Work to be completed ->
Everything from the line holding "kingdom: Animalia" through the final line of the entries below is to be duplicated exactly, and nothing outside that span.

Supplied records ->
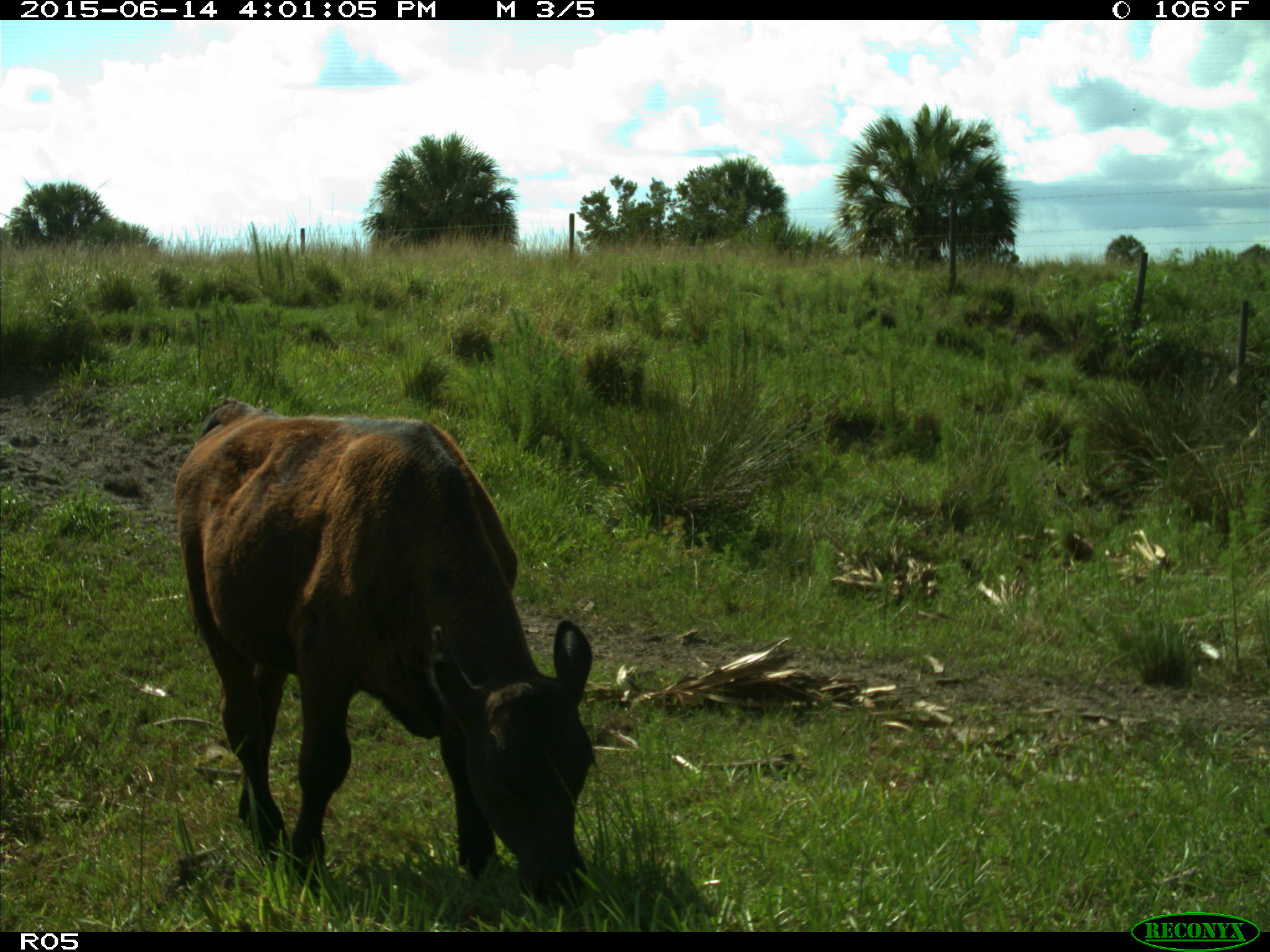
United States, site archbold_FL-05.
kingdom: Animalia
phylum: Chordata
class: Mammalia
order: Artiodactyla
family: Bovidae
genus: Bos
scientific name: Bos taurus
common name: domestic cow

Response ->
kingdom: Animalia
phylum: Chordata
class: Mammalia
order: Artiodactyla
family: Bovidae
genus: Bos
scientific name: Bos taurus
common name: domestic cow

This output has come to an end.